As part of its efforts to avoid casualties and abuses, UNICEF has also funded a reception and transit centre for teens who are captured or who defect from armed groups. Managed by the Haitian Institut du Bien-être Social et de Recherche (IBESR), the centre already has a large team of social workers.
What about accountability for any abuses?
“We’ve worked with Kenya and other partners to integrate critically important accountability and oversight measures into the mission,” read Biden’s statement.
Biden didn’t say what these measures are, but Resolution 2699 stipulates the need to establish “robust compliance mechanisms to prevent, investigate, address and publicly report violations or abuses of human rights” and for the MSS to ensure “children and women’s protection”.

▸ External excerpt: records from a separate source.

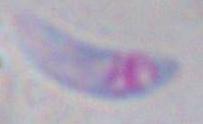

magnification: 1000x
identification: Toxoplasma gondii
modality: photomicrograph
Identify the cell.
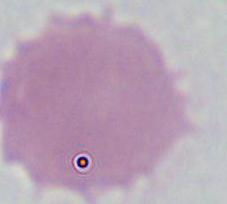
This is an erythrocyte.

Summary:
  - Modality: micrograph
  - Magnification: 1000x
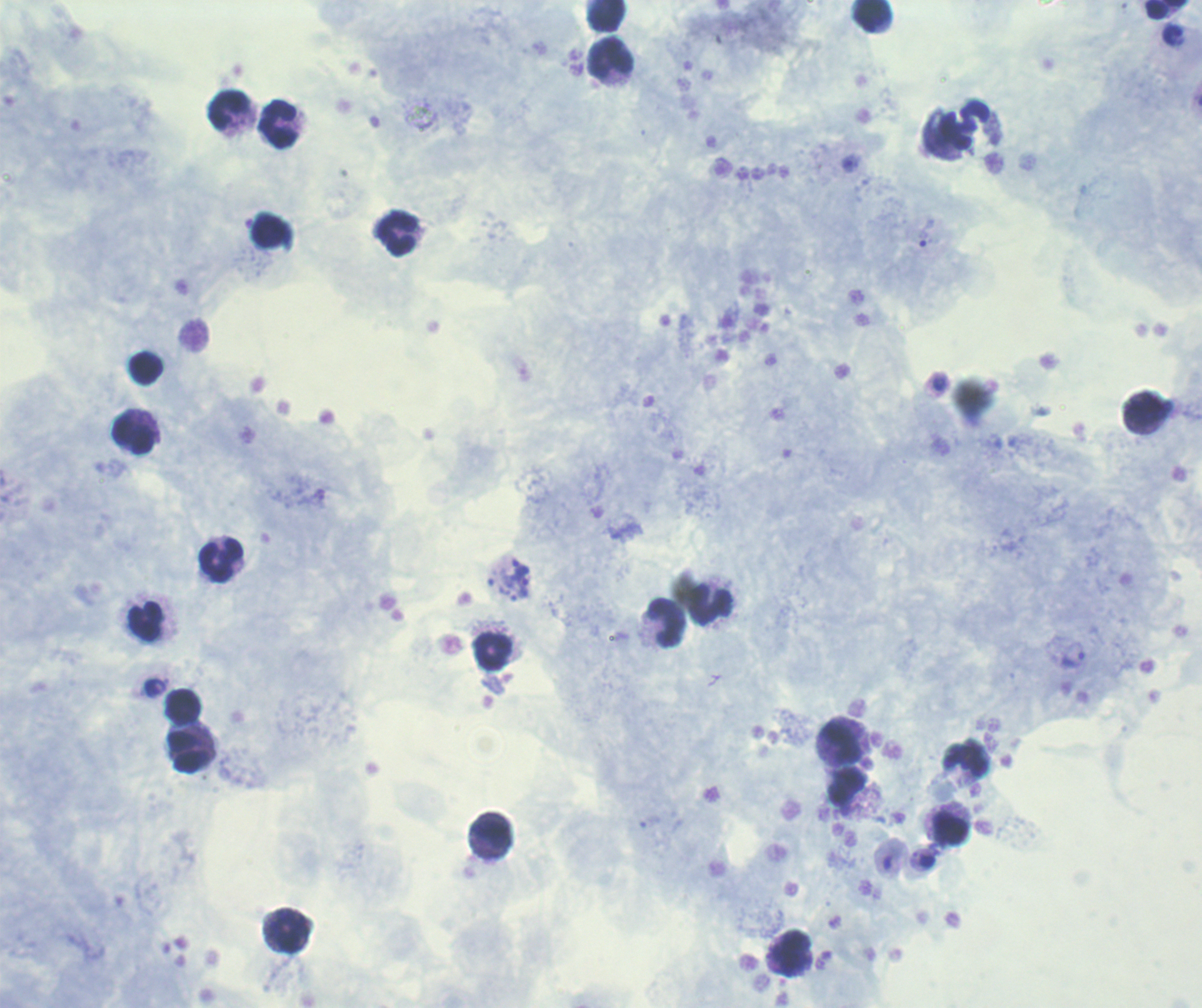
Approximate centers as [x, y] in pixels.
Summary:
  - Leukocyte locations: [1167, 9], [873, 15], [607, 16], [611, 59], [229, 111], [279, 124], [397, 235], [145, 369], [1147, 412], [134, 435], [221, 562], [711, 605], [145, 623], [667, 623], [494, 653], [184, 707], [843, 744], [189, 752], [950, 828], [491, 833], [292, 932], [793, 954]
  - Trophozoite locations: [518, 569], [523, 589]
  - Result: malaria parasites identified
  - Coloration quality: good
  - Stain: Romanowsky
  - Image size: 1202×1008 pixels
  - Context: previously used in an actual diagnosis
  - Field of view: single
  - Preparation: thick blood film
  - Magnification: 100x
  - Background quality: good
Assess this cell for malaria.
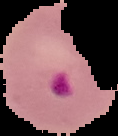

Parasitized.

{
  "image_type": "segmented cell region with the area outside set to black",
  "image_size": "118×136 pixels",
  "preparation": "thin blood film"
}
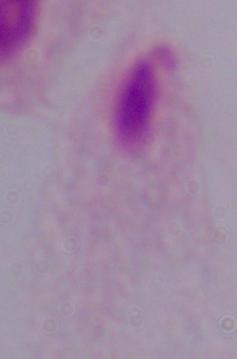 Captured at 1000x magnification. Photomicrograph. A trichomonad is seen.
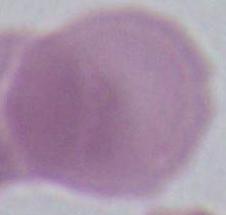

modality = photomicrograph
identification = red blood cell
magnification = 1000x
Give the extent of all Trypanosoma brucei.
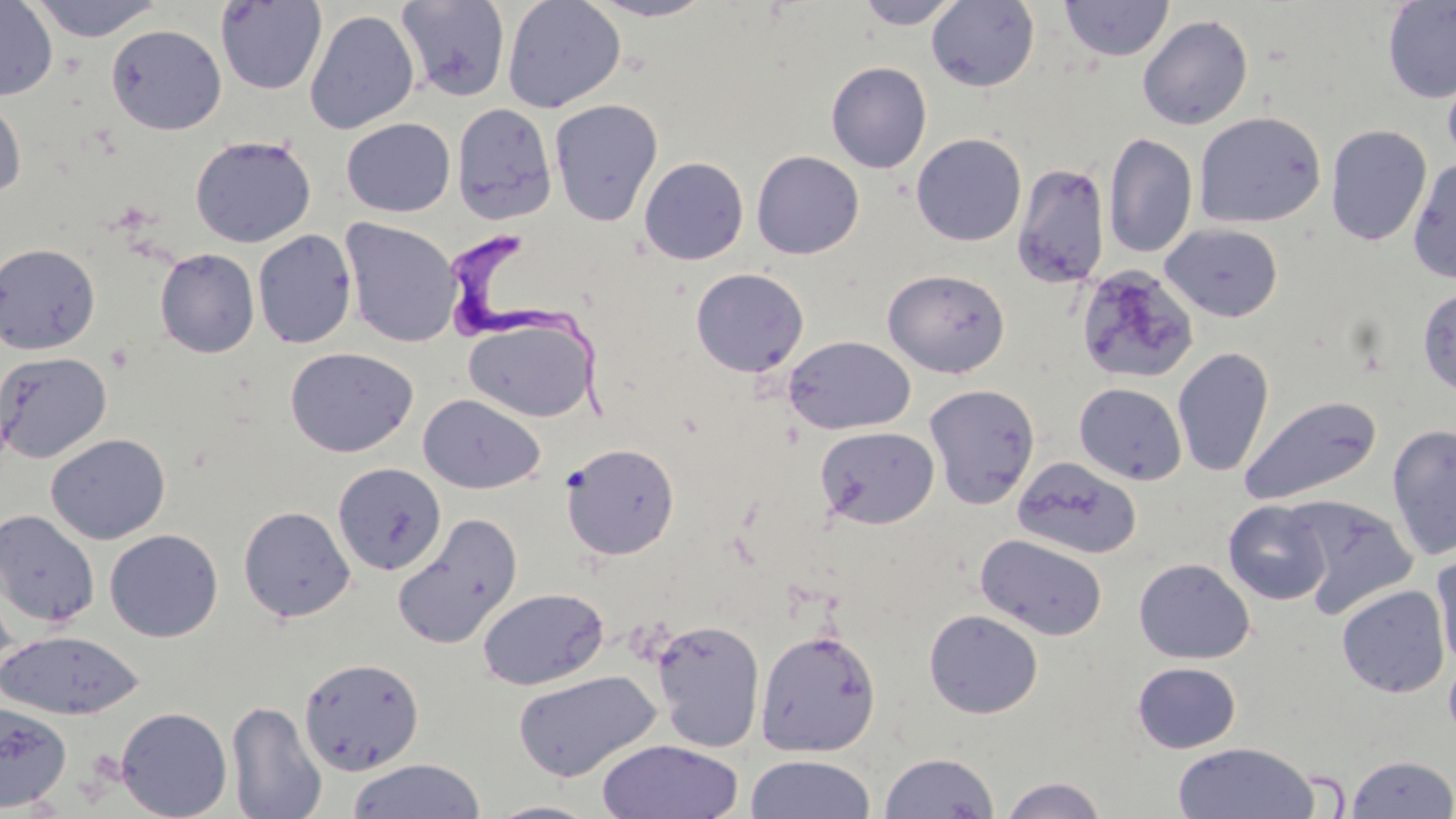
Approximate bounding boxes as named x1/y1/x2/y2 corners in pixels.
Trypanosoma brucei: (x1=448, y1=232, x2=623, y2=427).

Summary:
  - Uninfected red blood cell locations: (x1=0, y1=0, x2=58, y2=101), (x1=27, y1=0, x2=165, y2=42), (x1=502, y1=0, x2=626, y2=113), (x1=585, y1=0, x2=719, y2=22), (x1=854, y1=0, x2=963, y2=30), (x1=1059, y1=0, x2=1173, y2=61), (x1=215, y1=1, x2=327, y2=95), (x1=395, y1=1, x2=512, y2=102), (x1=927, y1=1, x2=1040, y2=92), (x1=1382, y1=1, x2=1456, y2=103), (x1=304, y1=9, x2=420, y2=134), (x1=1137, y1=14, x2=1254, y2=130), (x1=105, y1=23, x2=227, y2=135), (x1=1441, y1=55, x2=1456, y2=172), (x1=825, y1=61, x2=932, y2=173), (x1=0, y1=94, x2=27, y2=200), (x1=549, y1=99, x2=664, y2=226), (x1=451, y1=102, x2=557, y2=224), (x1=1193, y1=111, x2=1326, y2=229), (x1=341, y1=118, x2=455, y2=217), (x1=1325, y1=124, x2=1432, y2=246), (x1=911, y1=133, x2=1027, y2=246), (x1=1103, y1=133, x2=1198, y2=258), (x1=190, y1=134, x2=316, y2=247), (x1=751, y1=150, x2=864, y2=259), (x1=639, y1=156, x2=749, y2=265), (x1=1407, y1=156, x2=1456, y2=284), (x1=1012, y1=162, x2=1110, y2=289), (x1=340, y1=218, x2=463, y2=348), (x1=1160, y1=223, x2=1283, y2=322), (x1=253, y1=229, x2=357, y2=348), (x1=0, y1=243, x2=101, y2=355), (x1=155, y1=248, x2=259, y2=358), (x1=1076, y1=264, x2=1198, y2=385), (x1=690, y1=267, x2=809, y2=378), (x1=882, y1=268, x2=1010, y2=378), (x1=1417, y1=286, x2=1456, y2=397), (x1=462, y1=315, x2=598, y2=424), (x1=783, y1=335, x2=916, y2=435), (x1=284, y1=346, x2=418, y2=458), (x1=1172, y1=347, x2=1274, y2=478), (x1=0, y1=351, x2=112, y2=463), (x1=1074, y1=382, x2=1188, y2=485), (x1=923, y1=383, x2=1040, y2=509), (x1=418, y1=393, x2=545, y2=494), (x1=1239, y1=395, x2=1383, y2=507), (x1=1386, y1=424, x2=1456, y2=560), (x1=814, y1=425, x2=939, y2=529), (x1=45, y1=433, x2=171, y2=544), (x1=561, y1=442, x2=680, y2=560), (x1=1013, y1=457, x2=1143, y2=560), (x1=332, y1=462, x2=446, y2=576), (x1=1288, y1=495, x2=1416, y2=617), (x1=1223, y1=500, x2=1331, y2=605), (x1=238, y1=505, x2=356, y2=622), (x1=0, y1=510, x2=99, y2=629), (x1=392, y1=513, x2=523, y2=650), (x1=104, y1=528, x2=223, y2=642), (x1=975, y1=532, x2=1108, y2=641), (x1=1431, y1=553, x2=1456, y2=671), (x1=1134, y1=558, x2=1255, y2=664), (x1=0, y1=580, x2=21, y2=689), (x1=1336, y1=584, x2=1451, y2=698), (x1=477, y1=587, x2=609, y2=691), (x1=924, y1=609, x2=1044, y2=719), (x1=649, y1=618, x2=765, y2=753), (x1=755, y1=628, x2=881, y2=757), (x1=0, y1=630, x2=145, y2=721), (x1=299, y1=657, x2=425, y2=776), (x1=1132, y1=661, x2=1242, y2=753), (x1=512, y1=669, x2=661, y2=782), (x1=226, y1=700, x2=327, y2=819), (x1=0, y1=701, x2=72, y2=812), (x1=116, y1=706, x2=232, y2=819), (x1=596, y1=738, x2=744, y2=819), (x1=1171, y1=742, x2=1320, y2=819), (x1=878, y1=750, x2=1001, y2=819), (x1=744, y1=753, x2=877, y2=819), (x1=1345, y1=754, x2=1456, y2=818), (x1=346, y1=758, x2=486, y2=819), (x1=999, y1=775, x2=1108, y2=819), (x1=484, y1=800, x2=603, y2=818)
  - Slide-level diagnosis: Trypanosoma brucei
  - Magnification: 1000x
  - Preparation: thin blood film
  - Modality: optical microscopy
  - Field of view: single
  - Image size: 1456×819 pixels
  - Stain: May-Grünwald-Giemsa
Locate every leukocyte (white blood cell).
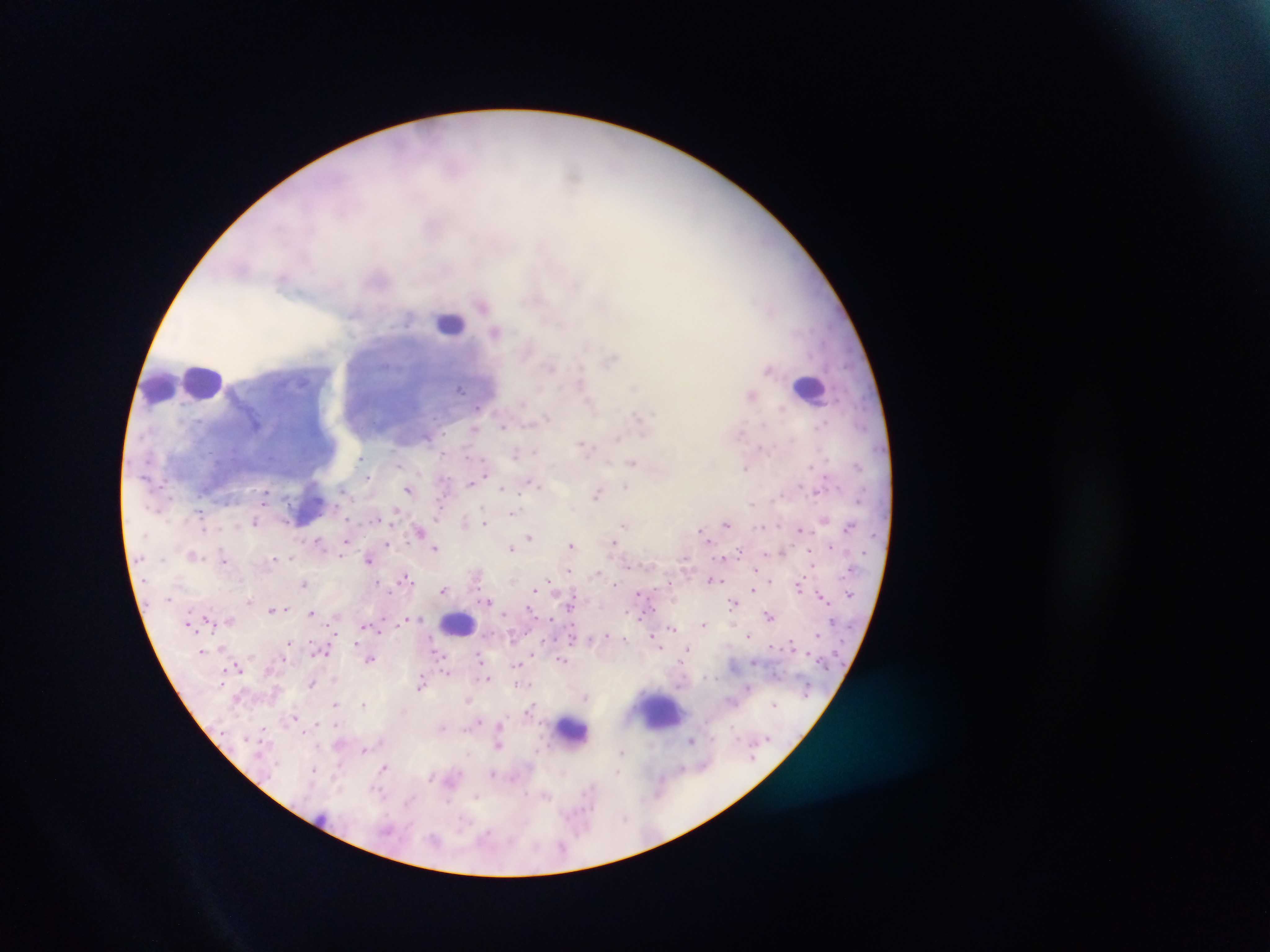

Approximate centers as x y in pixels.
Leukocytes: 449 322; 205 382; 159 386; 810 388; 308 508; 458 622; 663 710; 573 730.

field_of_view: single
image_size: 1270×952 pixels
country: Ghana
preparation: thick blood smear
plasmodium_parasite_locations: 'approximate centers as x y in pixels: 482 305; 496 331; 549 366; 460 389; 478 407; 781 409; 547 416; 638 416; 820 425; 503 426; 475 429; 427 436; 583 444; 761 448; 535 450; 516 453; 360 459; 634 463; 857 464; 398 465; 810 465; 745 467; 485 469; 367 476; 475 480; 470 483; 533 483; 626 487; 342 488; 503 488; 408 490; 266 493; 598 493; 752 503; 439 510; 200 512; 396 512; 512 513; 376 518; 347 519; 255 522; 464 522; 485 523; 623 524; 726 524; 761 526; 849 527; 203 529; 800 529; 700 530; 419 531; 530 537; 318 541; 388 543; 343 544; 615 544; 571 545; 831 546; 436 548; 510 549; 739 551; 783 552; 342 554; 193 555; 273 558; 291 558; 367 559; 223 560; 756 569; 569 571; 476 576; 406 578; 712 580; 549 581; 616 583; 303 584; 379 584; 800 587; 754 589; 445 590; 534 590; 638 594; 822 595; 249 600; 487 601; 733 602; 571 605; 271 609; 284 609; 311 613; 769 616; 206 617; 230 619; 408 619; 551 619; 703 624; 365 625; 672 628; 606 635; 748 636; 625 638; 655 641; 288 642; 659 646; 687 648; 440 655; 478 657; 371 659; 562 659; 516 665; 238 668; 447 672; 487 678; 334 679; 312 684; 421 684; 522 684; 749 688; 586 696; 468 701; 335 703; 364 704; 775 704; 530 708; 296 717; 477 722; 335 725; 500 726; 263 728; 442 728; 691 741; 498 745; 365 750; 621 752; 383 768; 681 769; 313 770; 493 773; 430 776; 377 790; 476 796; 546 796; 409 801; 462 824; 486 833; 562 846'
capture: mobile-phone photograph through a microscope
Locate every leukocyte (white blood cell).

The long history of abuses related to foreign countries’ policies and interventions in Haiti makes this issue all the more sensitive. During the 19-year US occupation that lasted until 1934, Haiti’s natural resources were exploited for the occupier’s benefit and Haitian rebellions led to the killing of thousands. The following succession of US-backed dictatorships caused massive human rights violations, including arbitrary arrests, torture, enforced disappearances, and political killings.
Later US involvement in foreign interventions further undermined Haiti’s stability, especially the 13-year UN “stabilisation” mission (MINUSTAH) that left a legacy of allegations of sexual abuse and exploitation, and a cholera epidemic that claimed more than 10,000 lives.
Meanwhile, concerns over the Kenyan police’s history of rights abuses has long loomed over the MSS. Deadly clashes between police and anti-finance bill protesters now shaking the East African country have only heightened those fears. According to news reports, the police opened fire on protesters who tried to breach the parliament in Nairobi, killing at least 13 and wounding dozens more.
“Kenyan police officers are known to abuse the rights of people and get away with that,” said Evans Ogada, one of the lawyers involved in trying to block the Kenyan deployment. “We do not expect anything different [in Haiti].”
Human rights activists have warned that neither the safeguards needed to prevent and address potential abuses, nor the structure to assist and compensate victims, seem to exist.
“We have seen nothing that would actually constrain the force in a meaningful way and that would ensure that accountability will be available to victims,” said Alexandra Filippova, senior staff attorney at the Institute for Justice and Democracy in Haiti (IJDH).
Stanley Jérôme reported from Port-au-Prince, Haiti. Daniela Mohor reported and edited from Santiago, Chile. Additional reporting from Nyaboga Kiage in Nairobi, Kenya.